__JOB__. Could you edit the data below so that "metal drawer knob" becomes "brass drawer handle" everywhere it occurs, with all other text left the same and the pictures left out of your answer?

--- DATASET RECORDS ---

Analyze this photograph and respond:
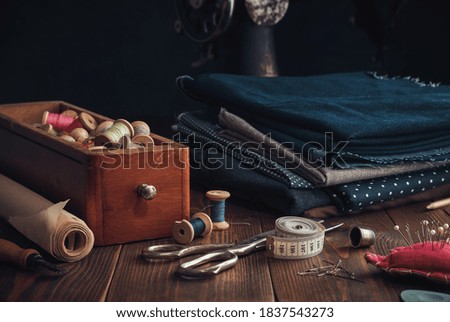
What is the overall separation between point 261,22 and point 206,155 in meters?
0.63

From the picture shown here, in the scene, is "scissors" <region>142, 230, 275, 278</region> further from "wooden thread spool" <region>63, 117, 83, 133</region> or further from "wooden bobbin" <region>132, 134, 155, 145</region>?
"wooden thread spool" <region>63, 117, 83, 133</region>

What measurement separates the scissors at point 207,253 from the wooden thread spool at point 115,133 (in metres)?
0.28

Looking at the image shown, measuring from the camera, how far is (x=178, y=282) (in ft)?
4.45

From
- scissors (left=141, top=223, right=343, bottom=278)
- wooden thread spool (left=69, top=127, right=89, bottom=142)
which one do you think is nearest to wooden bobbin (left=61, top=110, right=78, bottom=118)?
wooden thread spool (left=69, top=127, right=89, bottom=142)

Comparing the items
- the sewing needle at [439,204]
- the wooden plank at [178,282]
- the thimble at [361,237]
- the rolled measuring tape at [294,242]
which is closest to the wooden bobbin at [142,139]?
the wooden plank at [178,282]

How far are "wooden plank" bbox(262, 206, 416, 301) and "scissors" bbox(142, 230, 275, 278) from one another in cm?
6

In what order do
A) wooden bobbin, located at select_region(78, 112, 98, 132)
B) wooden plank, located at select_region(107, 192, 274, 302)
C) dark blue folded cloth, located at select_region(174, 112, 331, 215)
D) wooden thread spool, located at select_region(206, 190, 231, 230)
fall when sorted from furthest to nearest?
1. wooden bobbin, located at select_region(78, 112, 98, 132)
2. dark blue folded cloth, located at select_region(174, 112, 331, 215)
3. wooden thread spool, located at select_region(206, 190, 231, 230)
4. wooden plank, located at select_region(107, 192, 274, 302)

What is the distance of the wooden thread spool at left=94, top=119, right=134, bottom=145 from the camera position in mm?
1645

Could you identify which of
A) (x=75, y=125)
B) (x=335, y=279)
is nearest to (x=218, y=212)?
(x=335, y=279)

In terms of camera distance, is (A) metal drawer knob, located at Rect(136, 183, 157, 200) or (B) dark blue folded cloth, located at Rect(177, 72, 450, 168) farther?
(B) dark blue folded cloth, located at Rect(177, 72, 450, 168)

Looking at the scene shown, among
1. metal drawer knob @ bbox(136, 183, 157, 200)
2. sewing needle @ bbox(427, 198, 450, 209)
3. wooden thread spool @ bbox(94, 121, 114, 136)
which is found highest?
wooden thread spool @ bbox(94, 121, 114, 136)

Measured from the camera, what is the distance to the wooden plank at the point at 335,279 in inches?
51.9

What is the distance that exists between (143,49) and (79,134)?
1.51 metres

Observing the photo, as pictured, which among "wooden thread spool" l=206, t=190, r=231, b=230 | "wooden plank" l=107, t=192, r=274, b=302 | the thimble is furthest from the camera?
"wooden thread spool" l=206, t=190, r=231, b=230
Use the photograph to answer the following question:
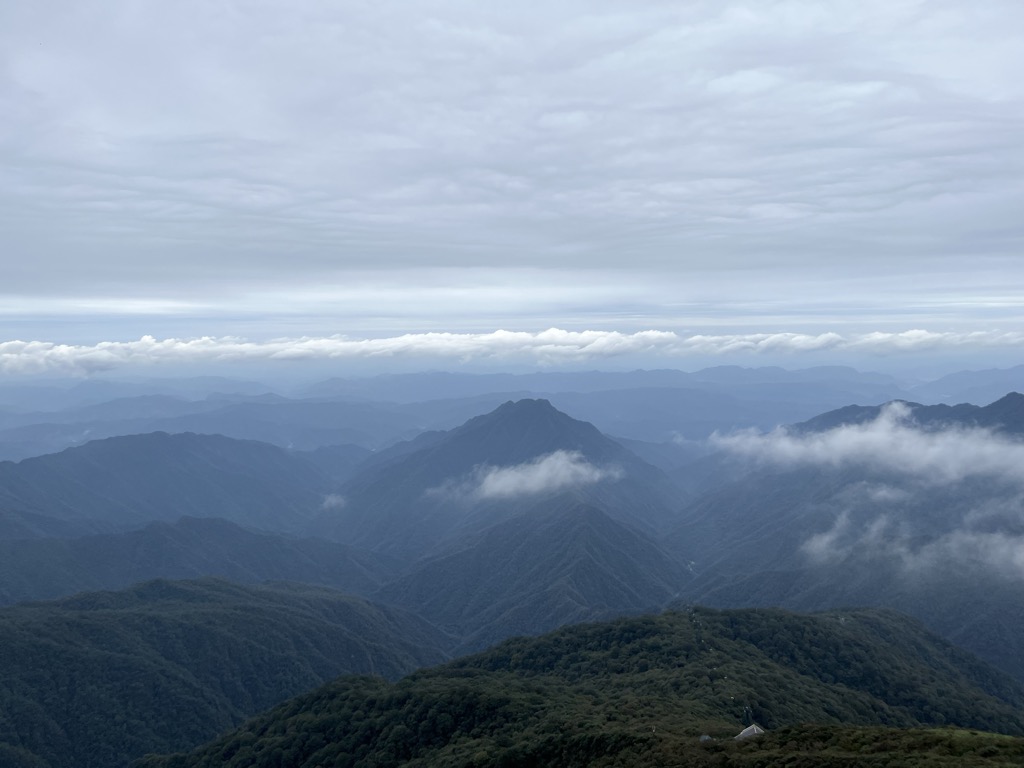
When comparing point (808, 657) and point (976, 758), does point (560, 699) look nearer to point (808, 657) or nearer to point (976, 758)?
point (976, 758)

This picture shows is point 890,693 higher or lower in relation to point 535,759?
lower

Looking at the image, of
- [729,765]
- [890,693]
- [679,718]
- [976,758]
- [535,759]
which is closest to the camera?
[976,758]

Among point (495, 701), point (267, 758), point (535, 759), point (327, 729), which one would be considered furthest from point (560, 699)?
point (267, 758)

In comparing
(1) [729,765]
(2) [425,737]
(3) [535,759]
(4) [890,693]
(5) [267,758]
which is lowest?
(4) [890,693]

---

__ANSWER TO THIS TASK__.
Analyze this photograph and respond:
What is the overall separation between point 261,22 and point 206,155 in meters?
0.63

From the picture shown here, in the scene, is "scissors" <region>142, 230, 275, 278</region> further from "wooden thread spool" <region>63, 117, 83, 133</region> or further from "wooden bobbin" <region>132, 134, 155, 145</region>?
"wooden thread spool" <region>63, 117, 83, 133</region>

What measurement separates the scissors at point 207,253 from the wooden thread spool at point 115,133 (in metres)?
0.28

Looking at the image shown, measuring from the camera, how far is (x=178, y=282) (in ft)?
4.45

From
- scissors (left=141, top=223, right=343, bottom=278)
- wooden thread spool (left=69, top=127, right=89, bottom=142)
which one do you think is nearest to wooden bobbin (left=61, top=110, right=78, bottom=118)?
wooden thread spool (left=69, top=127, right=89, bottom=142)

Comparing the items
- the sewing needle at [439,204]
- the wooden plank at [178,282]
- the thimble at [361,237]
- the rolled measuring tape at [294,242]
which is closest to the wooden bobbin at [142,139]?
the wooden plank at [178,282]

How far are "wooden plank" bbox(262, 206, 416, 301) and "scissors" bbox(142, 230, 275, 278) from one another in cm?
6

In what order do
A) wooden bobbin, located at select_region(78, 112, 98, 132)
B) wooden plank, located at select_region(107, 192, 274, 302)
C) dark blue folded cloth, located at select_region(174, 112, 331, 215)
D) wooden thread spool, located at select_region(206, 190, 231, 230)
fall when sorted from furthest to nearest?
1. wooden bobbin, located at select_region(78, 112, 98, 132)
2. dark blue folded cloth, located at select_region(174, 112, 331, 215)
3. wooden thread spool, located at select_region(206, 190, 231, 230)
4. wooden plank, located at select_region(107, 192, 274, 302)

What is the distance of the wooden thread spool at left=94, top=119, right=134, bottom=145 from the camera position in mm?
1645

Could you identify which of
A) (x=75, y=125)
B) (x=335, y=279)
is nearest to (x=218, y=212)?
(x=335, y=279)

In terms of camera distance, is (A) brass drawer handle, located at Rect(136, 183, 157, 200) or (B) dark blue folded cloth, located at Rect(177, 72, 450, 168) farther?
(B) dark blue folded cloth, located at Rect(177, 72, 450, 168)

Looking at the scene shown, among
1. brass drawer handle @ bbox(136, 183, 157, 200)
2. sewing needle @ bbox(427, 198, 450, 209)
3. wooden thread spool @ bbox(94, 121, 114, 136)
which is found highest?
wooden thread spool @ bbox(94, 121, 114, 136)

Measured from the camera, what is the distance to the wooden plank at the point at 335,279 in inches?
51.9

What is the distance that exists between (143,49) and (79,134)?
1.51 metres

Observing the photo, as pictured, which among "wooden thread spool" l=206, t=190, r=231, b=230 | "wooden plank" l=107, t=192, r=274, b=302 | the thimble is furthest from the camera?
"wooden thread spool" l=206, t=190, r=231, b=230
Use the photograph to answer the following question:
When comparing point (808, 657) and point (976, 758), does point (560, 699) look nearer to point (808, 657) or nearer to point (976, 758)?
point (976, 758)

This picture shows is point 890,693 higher or lower in relation to point 535,759?
lower

Looking at the image, of
- [729,765]
- [890,693]
- [679,718]
- [976,758]
- [535,759]
which is closest to the camera?
[976,758]

Among point (495, 701), point (267, 758), point (535, 759), point (327, 729), which one would be considered furthest from point (560, 699)?
point (267, 758)

In comparing
(1) [729,765]
(2) [425,737]
(3) [535,759]
(4) [890,693]
(5) [267,758]
which is lowest?
(4) [890,693]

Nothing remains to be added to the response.